Where Poetry Meets Jazz

Three new jazz related releases from Martin Archer’s Discus label herewith. All the below from 14 May 2018.

Metamorphic is mainly a jazz-improvising project for showcasing the talents of Laura Cole, pianist and arranger/composer who has often appeared in Archer’s groups such as Engine Room Favourites and Deep Tide Quartet. Her double-disc set The Two Fridas (DISCUS 65CD) is a collection of warm group compositions, featuring the playing of Chris Williams, Ollie Dover, Seth Bennett, Ruth Goller and Johnny Hunter, plus the vocal talents of Kerry Andrew. Matter of fact all the players contribute voices, either to the song-based works or to the poetry / spoken word pieces, most of which appear on the second disc. Cole is as much a poet as she is a composer, and she draws inspiration from her dreams, from her own imagined ideas, and from suggestions supplied by her family and friends. I thought at first the record might be intended as a tribute to the life and art of Frida Kahlo, but now I’m not sure if it is; the content seems to be mostly about Laura Cole’s life in jazz, her friendship with Robert Wyatt, and a story that involves a postcard of the famous Frida Kahlo painting in some way, and her writing a poem about it. Most of the music here is quite lush, rich, and boasts the same sort of dynamic arrangements as we find on records by Engine Room Favourites, and there’s a strong interest in melody and structure. I’ll admit I’m less keen on the poetry-based recitative pieces, but even the minimal music backdrops for these are effective.

The Eclectic Maybe Band are not exactly a band – I find no evidence that they played together as such before this set of studio-based pieces, released as The Blind Night Watchers’ Mysterious Landscapes (DISCUS 67CD). They appear to be six Belgian players joined by the UK sax player Joe Higham, and they play a rather indigestible mix of jazz, rock, fusion and free improvisation on these nine tunes. The overall sound they make isn’t too unpleasant – Roland Binet’s flute, though rather “tasteful”, wouldn’t be out of place on a movie soundtrack album from the 1960s, and Higham is a competent soprano player. The acidic guitar riffs of Michel Delville with his nasty wah-wah pedal are more problematic for me, often inappropriate and quite jarring; he plays as though he’d prefer to be in a French prog tribute band. All the pieces meander, there is a lack of form, and the pace is sluggish. Nothing in this smorgasbord of styles works for me, and the Band don’t work together well as a group; I’m just not hearing the “exciting and atmospheric meeting” promised by the press release.
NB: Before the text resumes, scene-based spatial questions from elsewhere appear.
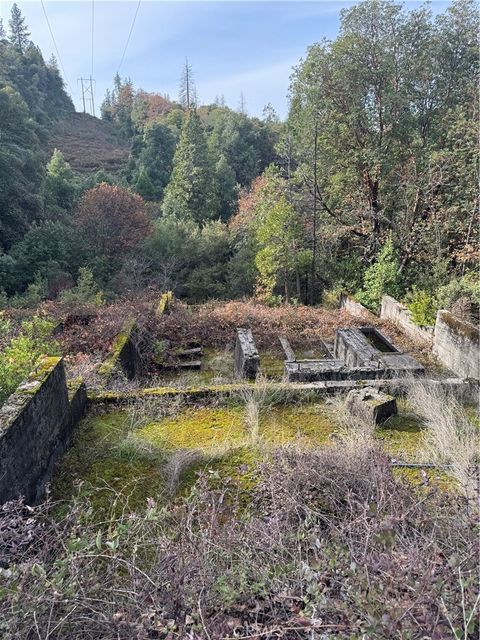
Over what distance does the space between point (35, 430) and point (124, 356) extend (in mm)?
4035

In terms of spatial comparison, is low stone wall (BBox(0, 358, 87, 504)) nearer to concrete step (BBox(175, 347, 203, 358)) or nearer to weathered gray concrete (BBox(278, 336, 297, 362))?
concrete step (BBox(175, 347, 203, 358))

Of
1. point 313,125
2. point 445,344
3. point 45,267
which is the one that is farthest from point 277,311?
point 45,267

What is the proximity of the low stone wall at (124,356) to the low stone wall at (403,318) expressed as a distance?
6.80 m

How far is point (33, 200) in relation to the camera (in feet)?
67.8

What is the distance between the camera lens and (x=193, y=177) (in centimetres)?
2739

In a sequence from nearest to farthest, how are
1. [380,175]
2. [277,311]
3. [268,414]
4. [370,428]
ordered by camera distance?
[370,428] < [268,414] < [277,311] < [380,175]

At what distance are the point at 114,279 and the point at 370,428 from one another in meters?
16.2

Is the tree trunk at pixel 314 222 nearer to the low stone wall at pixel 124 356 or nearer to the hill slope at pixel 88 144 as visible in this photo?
the low stone wall at pixel 124 356

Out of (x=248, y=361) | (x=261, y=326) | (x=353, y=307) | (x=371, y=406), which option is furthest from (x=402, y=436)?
(x=353, y=307)

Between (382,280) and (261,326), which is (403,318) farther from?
(261,326)

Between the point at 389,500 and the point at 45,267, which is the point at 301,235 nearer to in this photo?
the point at 45,267

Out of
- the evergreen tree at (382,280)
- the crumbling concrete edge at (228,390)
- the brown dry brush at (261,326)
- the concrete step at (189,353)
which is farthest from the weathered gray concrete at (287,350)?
the evergreen tree at (382,280)

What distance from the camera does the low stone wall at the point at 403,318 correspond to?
9.67 meters

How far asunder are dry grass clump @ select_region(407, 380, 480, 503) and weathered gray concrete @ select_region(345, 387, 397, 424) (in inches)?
16.3
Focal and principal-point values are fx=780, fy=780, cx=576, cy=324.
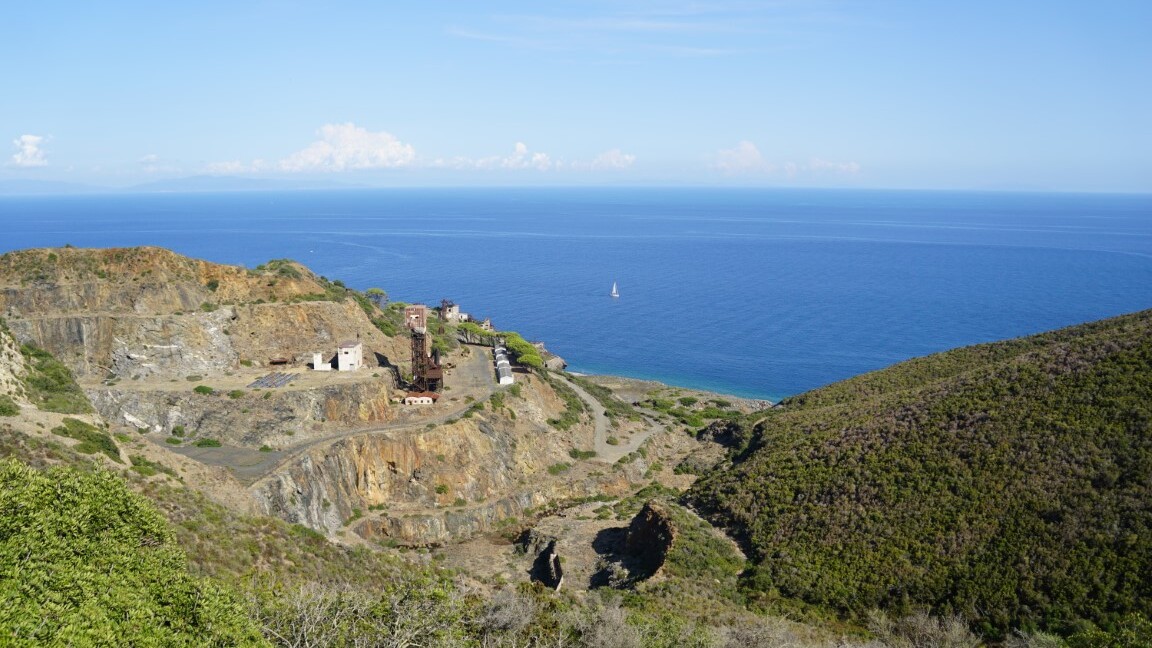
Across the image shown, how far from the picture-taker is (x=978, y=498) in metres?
30.6

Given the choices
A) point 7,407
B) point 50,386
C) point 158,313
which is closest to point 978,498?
point 7,407

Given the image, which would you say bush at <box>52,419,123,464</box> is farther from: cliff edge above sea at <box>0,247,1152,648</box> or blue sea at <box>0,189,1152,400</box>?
blue sea at <box>0,189,1152,400</box>

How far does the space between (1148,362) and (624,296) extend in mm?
90845

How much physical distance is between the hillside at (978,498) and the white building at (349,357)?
22.0m

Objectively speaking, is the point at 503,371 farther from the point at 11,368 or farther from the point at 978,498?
the point at 978,498

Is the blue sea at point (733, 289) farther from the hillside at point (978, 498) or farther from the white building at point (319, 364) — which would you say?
the white building at point (319, 364)

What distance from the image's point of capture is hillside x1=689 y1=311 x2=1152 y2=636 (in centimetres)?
2592

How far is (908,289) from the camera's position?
130m

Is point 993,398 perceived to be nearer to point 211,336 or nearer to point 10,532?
point 10,532

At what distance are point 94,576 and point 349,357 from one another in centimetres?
3470

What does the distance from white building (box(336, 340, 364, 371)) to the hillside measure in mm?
21965

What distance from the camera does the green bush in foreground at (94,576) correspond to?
40.0 ft

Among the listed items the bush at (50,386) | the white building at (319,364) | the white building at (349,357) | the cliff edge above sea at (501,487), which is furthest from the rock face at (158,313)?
the bush at (50,386)

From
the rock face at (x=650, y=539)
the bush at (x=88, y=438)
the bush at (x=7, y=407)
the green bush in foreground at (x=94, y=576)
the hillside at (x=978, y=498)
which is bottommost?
the rock face at (x=650, y=539)
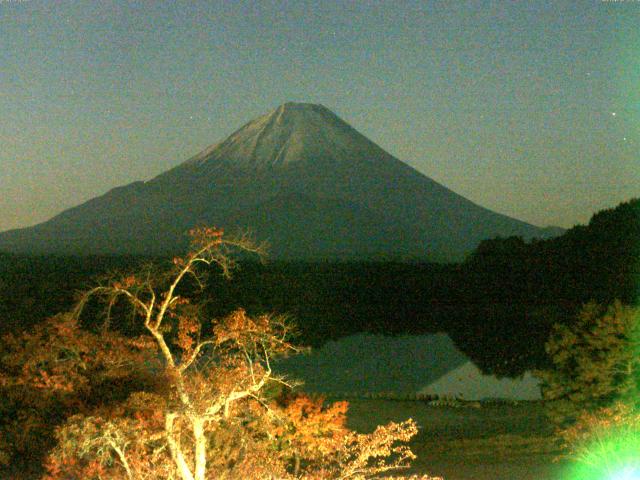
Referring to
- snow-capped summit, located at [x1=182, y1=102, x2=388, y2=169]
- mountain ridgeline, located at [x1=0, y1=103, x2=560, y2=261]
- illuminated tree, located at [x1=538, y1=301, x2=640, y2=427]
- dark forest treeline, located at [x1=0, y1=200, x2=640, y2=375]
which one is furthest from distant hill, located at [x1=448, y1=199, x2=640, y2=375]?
snow-capped summit, located at [x1=182, y1=102, x2=388, y2=169]

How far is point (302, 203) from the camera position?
122000mm

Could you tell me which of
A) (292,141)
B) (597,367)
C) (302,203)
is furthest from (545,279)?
(292,141)

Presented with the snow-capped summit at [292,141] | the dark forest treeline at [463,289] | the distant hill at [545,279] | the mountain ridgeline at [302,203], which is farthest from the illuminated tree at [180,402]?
the snow-capped summit at [292,141]

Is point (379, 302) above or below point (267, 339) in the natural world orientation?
below

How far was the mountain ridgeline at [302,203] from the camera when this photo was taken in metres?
111

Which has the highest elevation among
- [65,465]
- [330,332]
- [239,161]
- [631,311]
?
[239,161]

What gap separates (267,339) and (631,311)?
556 cm

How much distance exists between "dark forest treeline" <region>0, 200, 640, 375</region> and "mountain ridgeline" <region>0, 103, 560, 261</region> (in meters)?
57.3

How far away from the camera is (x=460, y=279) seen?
43.6 meters

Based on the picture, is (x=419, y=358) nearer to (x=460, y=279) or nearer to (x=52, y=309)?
(x=52, y=309)

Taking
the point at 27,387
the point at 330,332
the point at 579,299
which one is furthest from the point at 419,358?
the point at 27,387

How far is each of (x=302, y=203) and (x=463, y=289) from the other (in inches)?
3156

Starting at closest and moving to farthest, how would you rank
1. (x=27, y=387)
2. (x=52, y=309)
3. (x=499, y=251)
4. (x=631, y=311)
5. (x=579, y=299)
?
(x=27, y=387) → (x=631, y=311) → (x=52, y=309) → (x=579, y=299) → (x=499, y=251)

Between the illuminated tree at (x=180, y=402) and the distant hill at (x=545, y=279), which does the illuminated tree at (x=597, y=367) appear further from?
the distant hill at (x=545, y=279)
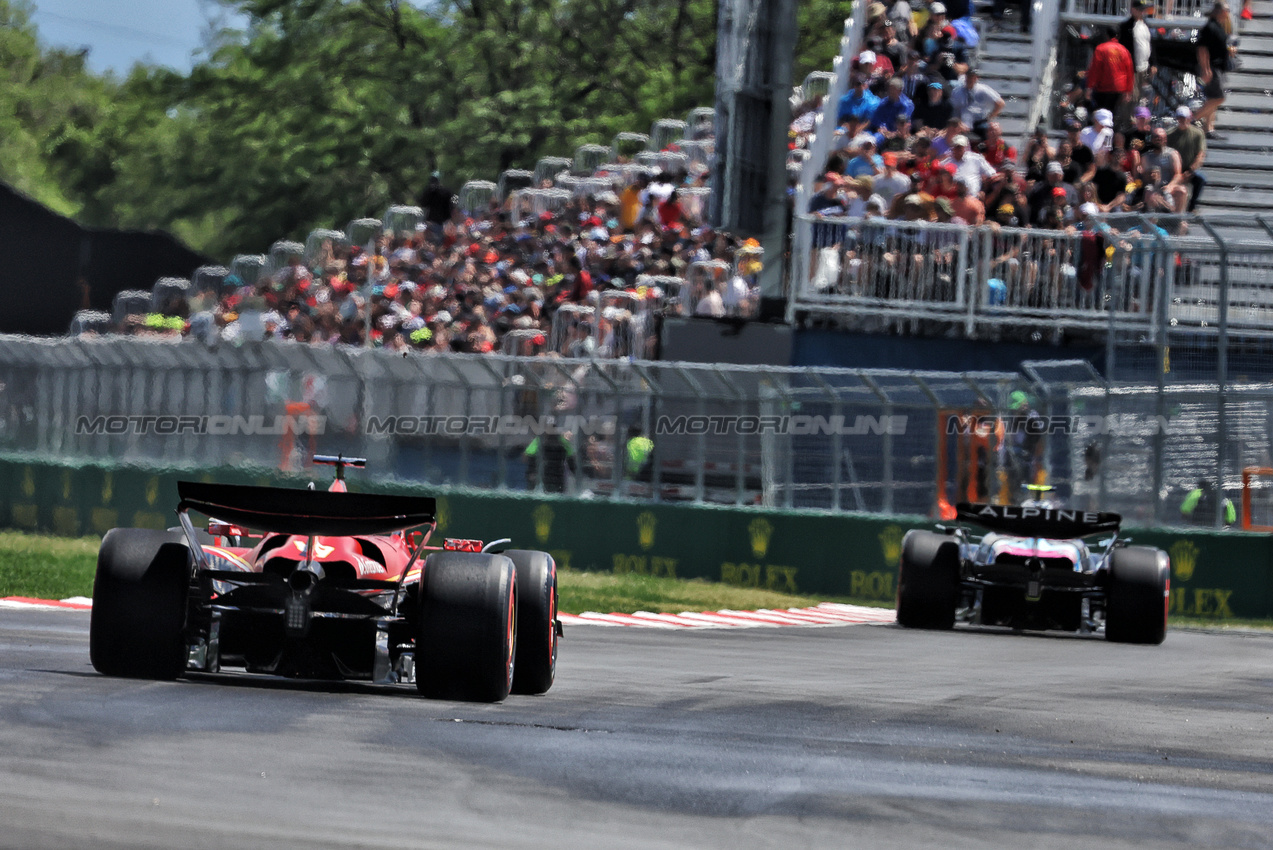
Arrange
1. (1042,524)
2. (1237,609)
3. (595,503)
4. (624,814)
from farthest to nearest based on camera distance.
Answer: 1. (595,503)
2. (1237,609)
3. (1042,524)
4. (624,814)

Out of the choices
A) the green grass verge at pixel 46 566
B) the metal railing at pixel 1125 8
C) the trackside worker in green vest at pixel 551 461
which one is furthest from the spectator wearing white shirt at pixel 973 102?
the green grass verge at pixel 46 566

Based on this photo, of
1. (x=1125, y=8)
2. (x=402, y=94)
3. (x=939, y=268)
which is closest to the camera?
(x=939, y=268)

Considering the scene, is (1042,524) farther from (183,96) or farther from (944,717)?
(183,96)

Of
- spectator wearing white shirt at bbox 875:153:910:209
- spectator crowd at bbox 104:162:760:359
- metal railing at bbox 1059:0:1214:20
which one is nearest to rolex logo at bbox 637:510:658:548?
spectator crowd at bbox 104:162:760:359

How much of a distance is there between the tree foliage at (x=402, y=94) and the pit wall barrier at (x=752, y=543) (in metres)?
30.2

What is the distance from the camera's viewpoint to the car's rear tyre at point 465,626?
8.41m

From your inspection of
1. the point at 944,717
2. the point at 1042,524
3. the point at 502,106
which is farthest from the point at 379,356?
the point at 502,106

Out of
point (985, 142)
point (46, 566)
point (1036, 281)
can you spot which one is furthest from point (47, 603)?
point (985, 142)

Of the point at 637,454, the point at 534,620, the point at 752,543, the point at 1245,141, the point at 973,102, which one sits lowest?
the point at 752,543

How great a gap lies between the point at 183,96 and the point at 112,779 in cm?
5109

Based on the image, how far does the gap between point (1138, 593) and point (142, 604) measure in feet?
28.9

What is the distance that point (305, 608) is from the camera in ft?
28.0

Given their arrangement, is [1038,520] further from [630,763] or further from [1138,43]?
[1138,43]

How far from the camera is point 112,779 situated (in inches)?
235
The Sincerity Of Light (DISCUS 68CD) was done by the foursome of Martin Archer with visiting Canadian axeman Chris Meloche, San Francisco drumming veteran Gino Robair, and high-pitched vocalist Lyn Hodnett, and it’s a satisfying set of rich and droney electronic music with hardly any “jazz” components in the workings of it. Great to hear Archer blasting it up again in some sort of performing situation with Meloche – I haven’t heard them play together since Cloudburst, which they made as Outward Sound Ensemble, and that was 14 years ago. Given that at one level, this is a meeting between woodwinds, guitar, percussion and voice, you could almost be forgiven for expecting a typical “Company Week” improvising set-up from the late 1980s, but the three guys in the group also manipulate their electronic boxes and gizmos non-stop, and the combined effect (while not exactly cutting-edge contemporary) has that lovely distorted-blob taste where no instrument sounds like what you’d expect. The three parts of this sustained meditation are highly maximal and the foursome just keep pumping out the thick rich music like so much slurpee goop from a nourishing ice-cream maker, then they top everything off with chopped broccoli spears. If I’m reading the press notes correctly, then The Sincerity Of Light is a studio assemblage made by Archer from separate performances / recorded segments sent in the by the players, so it’s less of a document of free playing and more of a Teo Macero / Kurt Graupner thing. Archer has shown himself to be quite an adept at executing tasks like this, still retaining a spontaneity and warmth in the performances that might be at risk of being sacrificed on the altar of the cutting room devices. Recommended to fans of kosmische music as much as free jazz lovers.